What hurt him was how the PP Index suggested a large portion of humanity still believed in the Kansler, even after his confession, and might approve of tyranny.
Argus wondered whether anyone he had known on Earth were among those who now supported the dead would-be dictator. Not Chris. Not him , Argus told himself. He knew that Chris, for all his shortcomings, was better than that. Benazir? Maybe. She had always had a thing for strong men.
"Nav, I need status on flagship weapon systems, its crew and course. Display all stats and orbits on top of a real-time model of the Jupiter system."
"Flagship assuming purs
uit, accelerating fast, attempting attack. Attempt failed. Our escape and proton charge has damaged the particle emitter in the flagship stern, and the laser firing ports, and the guidance systems. Automatic emergency repair is in progress. Warning! Flagship attempts to position itself for a missile or pod attack. Its fuel and propulsion systems are full and stable. 95% of its evacuation-pods ejected."
"Our distance to flagship?"
"15,000 kilometers, decreasing by an average of 10 meters per second. Warning! You must decelerate to minimum orbital velocity at the right time, or we will miss Jupiter and head into interstellar space. This will put us at risk of a direct hit."
"Reactor status?"
"Stable."
"I'm thinking... I'm thinking it's no use. The flagship is just as deadly as this ship if it blows up. It can still destroy the colonies on its own, and I suspect it's programmed to do so. We could trick it into following us out of the Solar System - no, it'd just return to do its dirty work and let me escape. So I have to sink the flagship somewhere safe. Maybe in Jupiter's shadow, or on its south pole... damn! Too risky, too complicated."

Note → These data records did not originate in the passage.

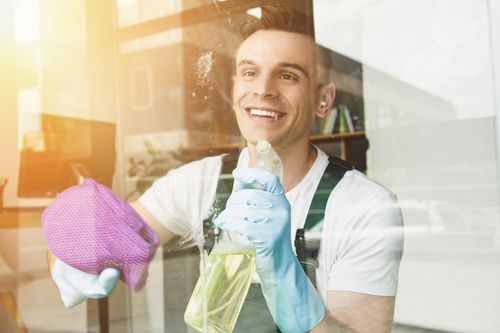 worker using cleaning solution to clean the inside of window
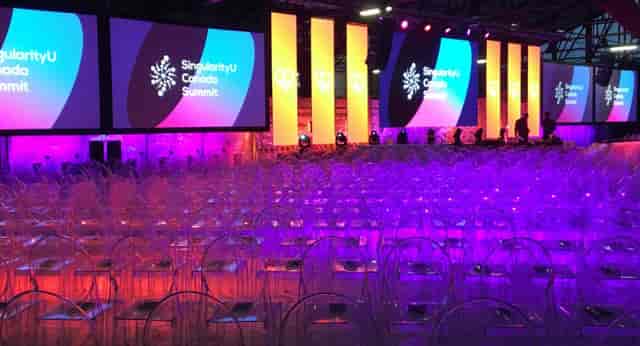 CRH Gallery event space with modern acrylic chairs for a vibrant summit setup.
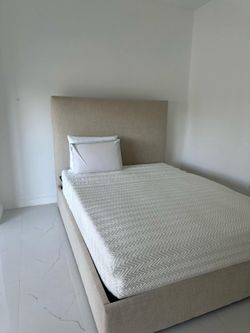 Queen bed with its mattress.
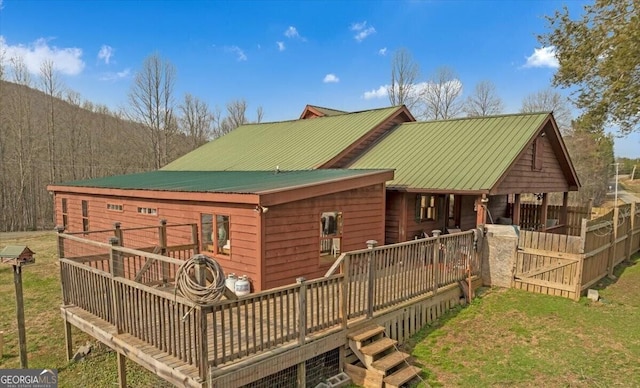 back of property featuring metal roof and a wooden deck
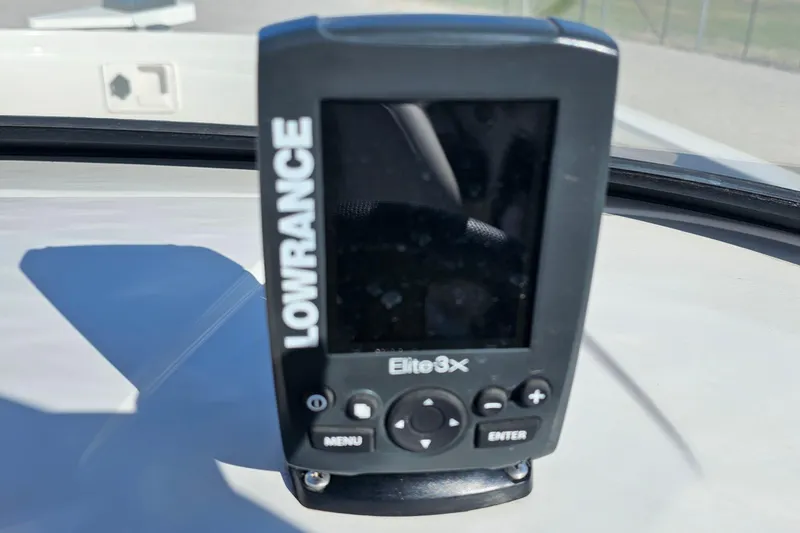Slide: The Image of Lowrance Elite 3X fish finder on 2016 Tahoe 400 TF boat dashboard. - 14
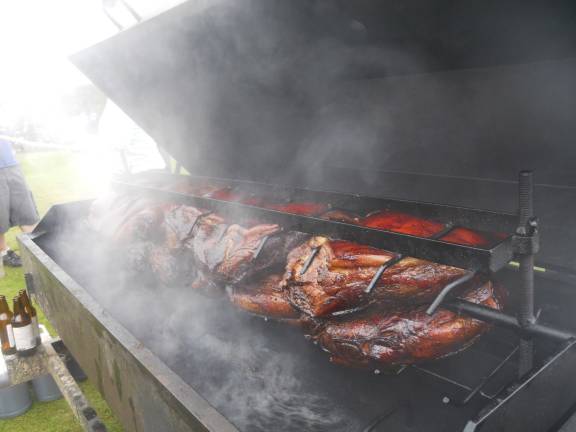 Portions of pork butt were smoked at the festival for 17 hours and then shredded for pulled pork sandwiches.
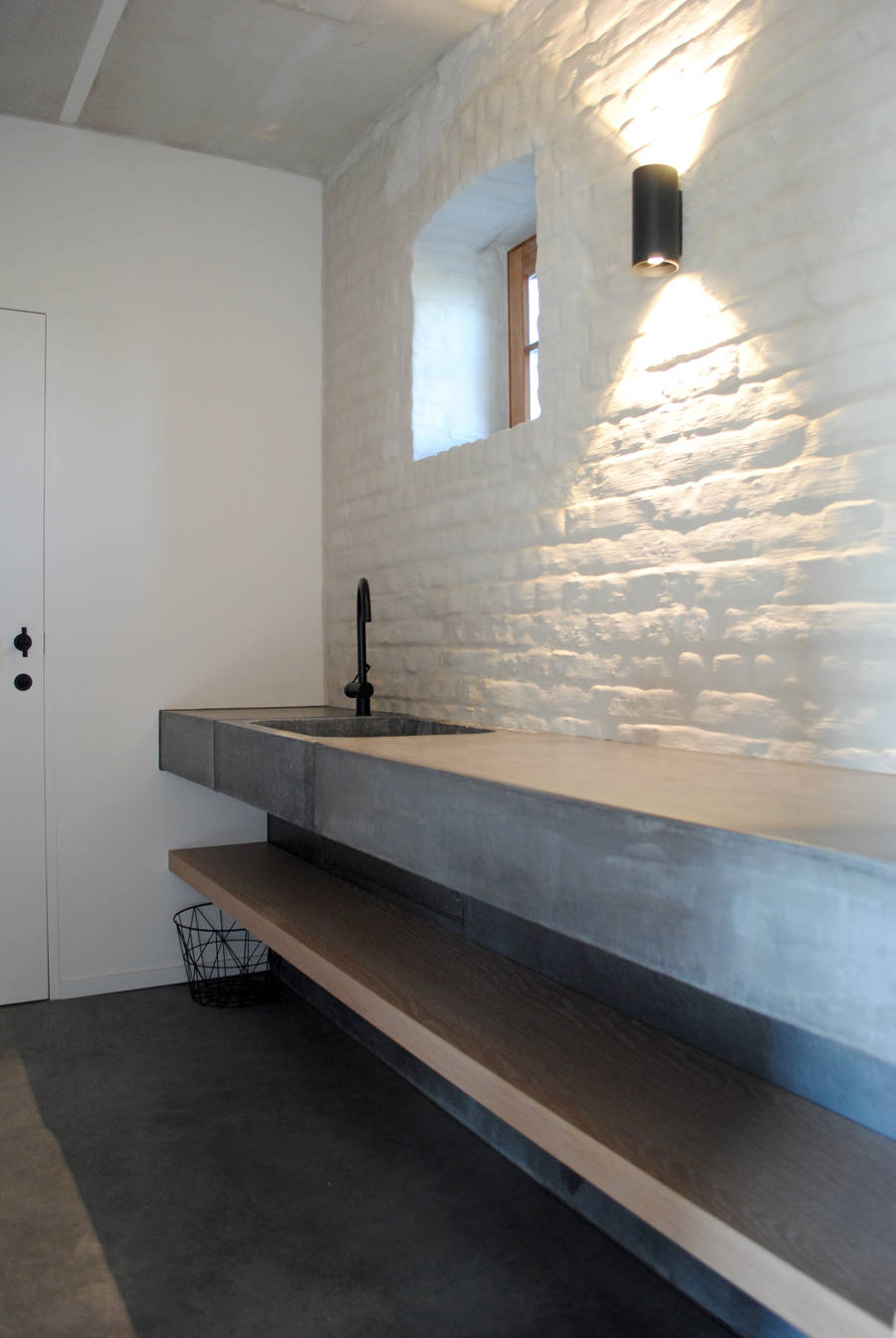 Salle de bain avec microciment sur le comptoir et dans le lavabo.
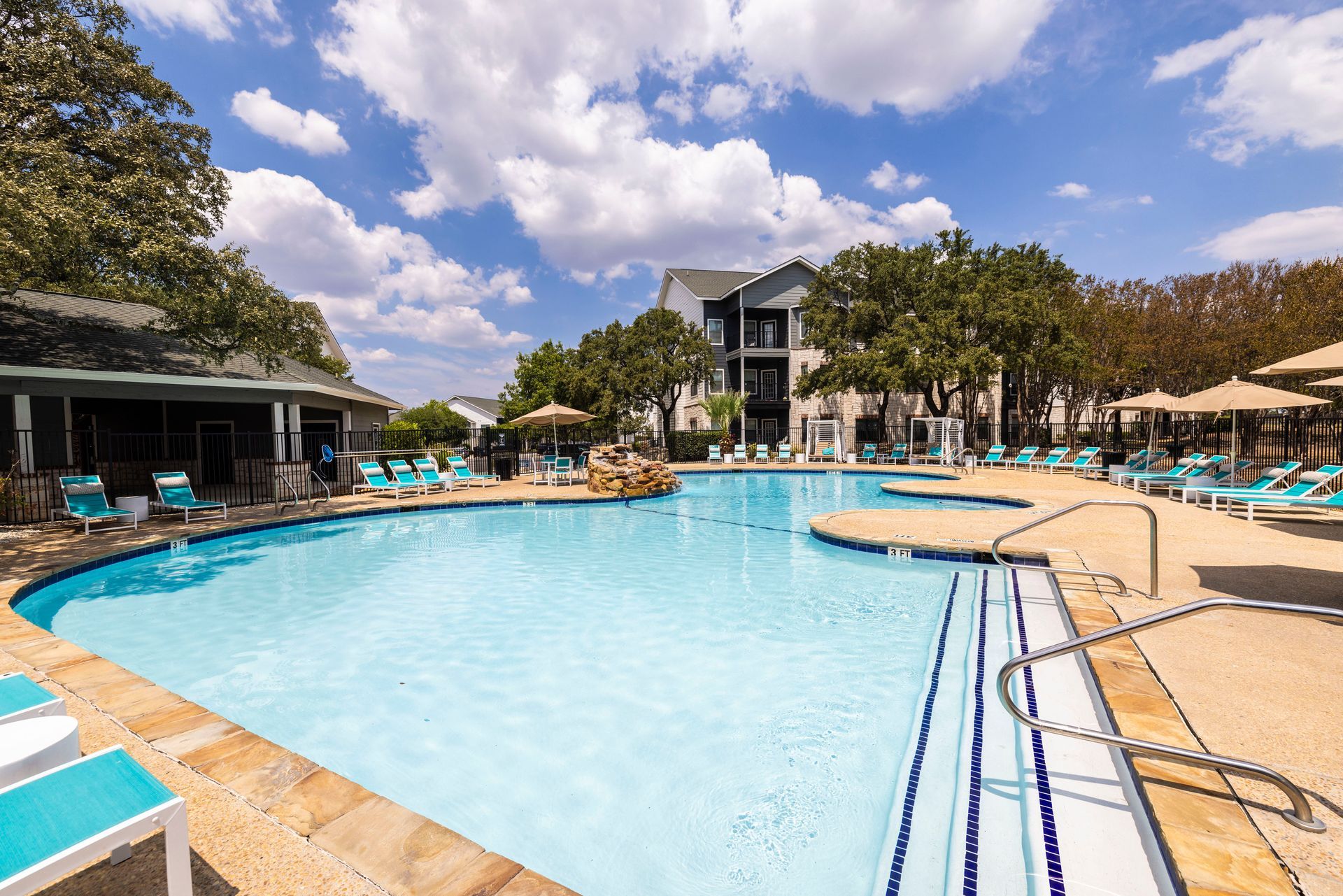 There is a table and chairs in the middle of the room.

"Request alternate solutions to problem?"
"Let me steer now, and stay quiet until you've got to tell me something. Okay?"
"Okay."
"When you were in touch with Fleetcom, Nav, did you ever talk with the other computers about... the risk of the flagship or this ship crashing into a planet?"
"Fleetcom calculates scenarios all the time. But it cannot make the final decisions. We may suggest, but ultimately we must obey human decisions."
Navbutler, getting a nod from Argus, showed a 3-D simulation of his ship plunging through Ganymede's ice crust in an accelerated dive.
The nuclear detonation set off a much larger explosion of water vapor in the subterranean oceans.
In under a minute, the wave of vapor and boiling water spread around the moon, killing all 10,000 inhabitants - plus the primitive native life forms in the sunless oceans.
The shattering world spun out of orbit, destabilizing the orbits of other moons, causing quakes and further disaster.